▶ Input:
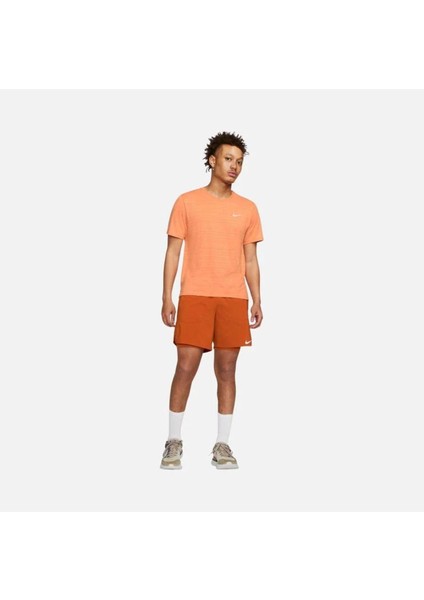 Dri-Fit Miler Running Short-Sleeve Erkek Tişört indirimleri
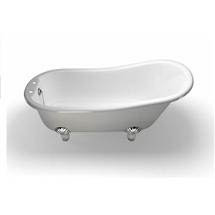Clearwater - Romano Natural Stone Bath - 1690 x 750mm - N11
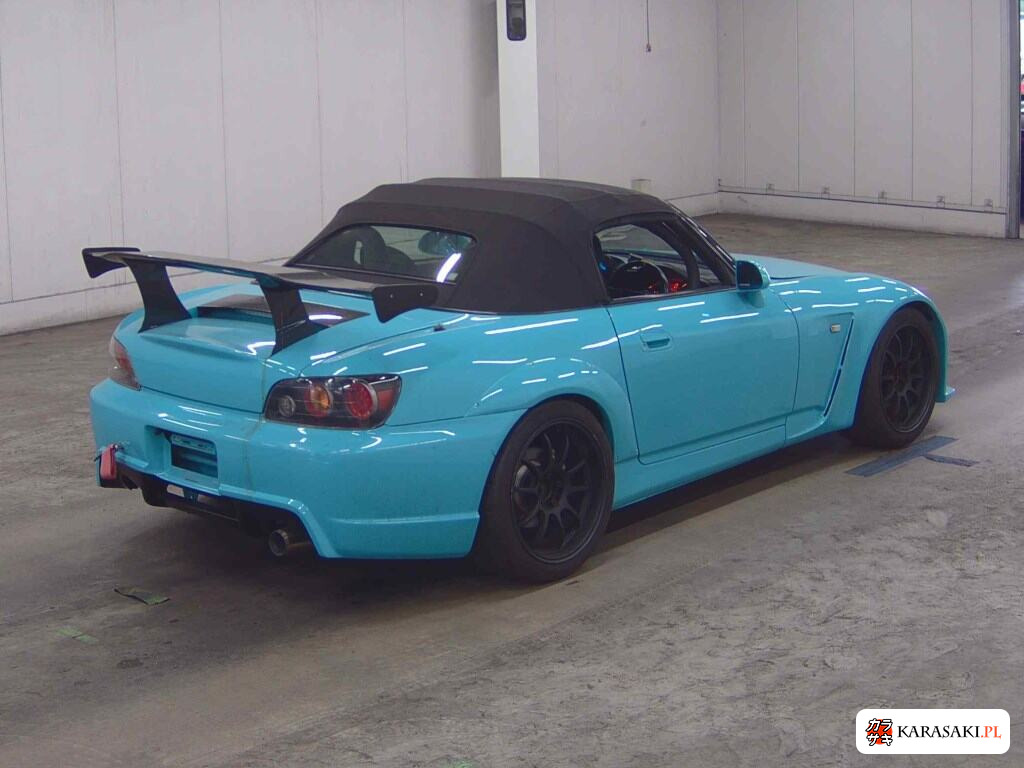 Honda S2000 2006 z aukcji japońskiej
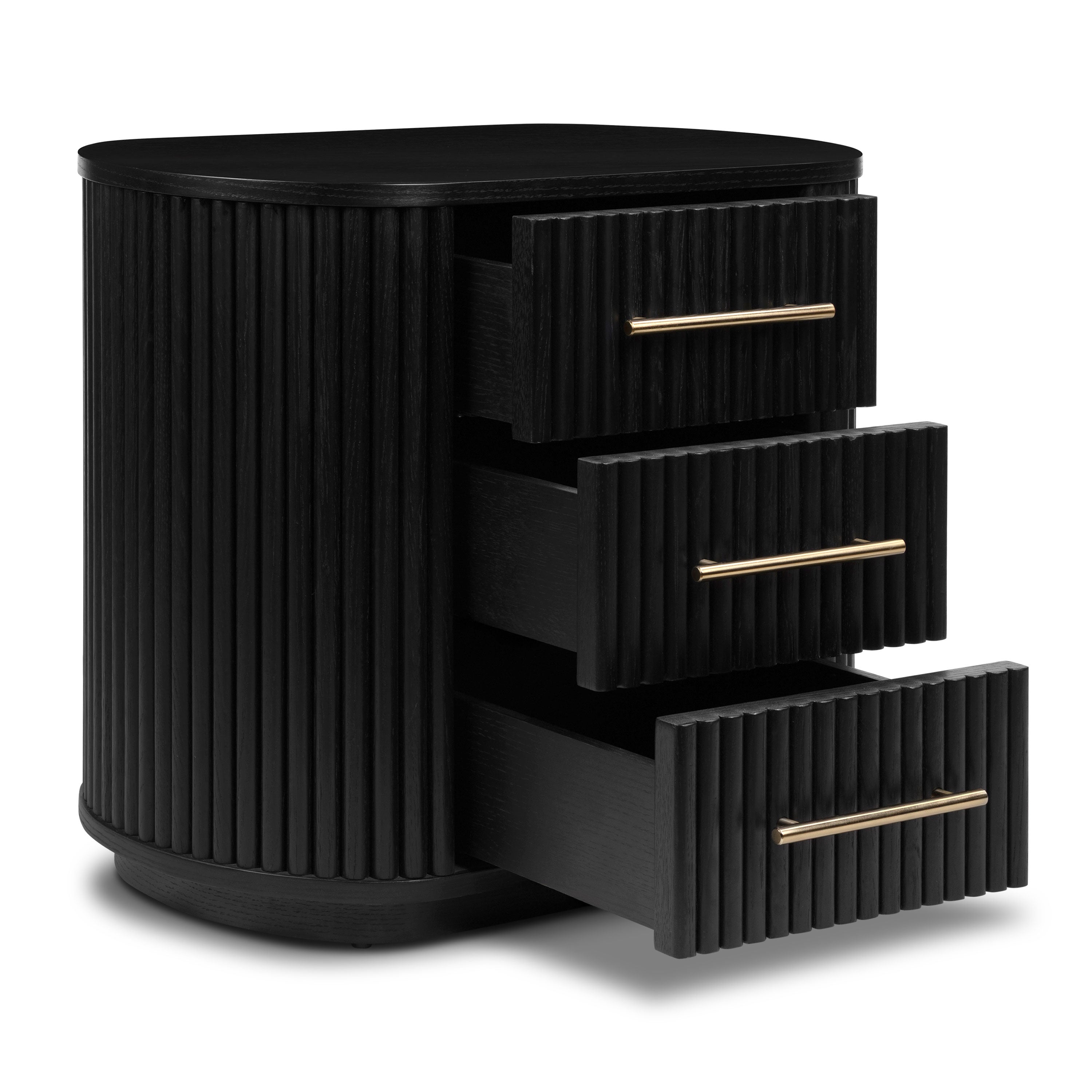 Table de chevet | Noir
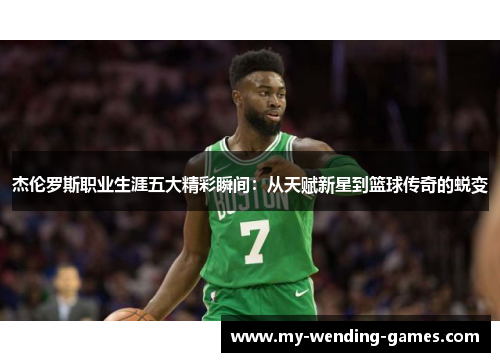 杰伦罗斯职业生涯五大精彩瞬间：从天赋新星到篮球传奇的蜕变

▶ Task to complete:
Can you write out all the data lines again with "Noir" swapped for "Blanc" and nothing else changed, leaving the pictures out?

▶ Solution below:
 Dri-Fit Miler Running Short-Sleeve Erkek Tişört indirimleri
Clearwater - Romano Natural Stone Bath - 1690 x 750mm - N11
 Honda S2000 2006 z aukcji japońskiej
 Table de chevet | Blanc
 杰伦罗斯职业生涯五大精彩瞬间：从天赋新星到篮球传奇的蜕变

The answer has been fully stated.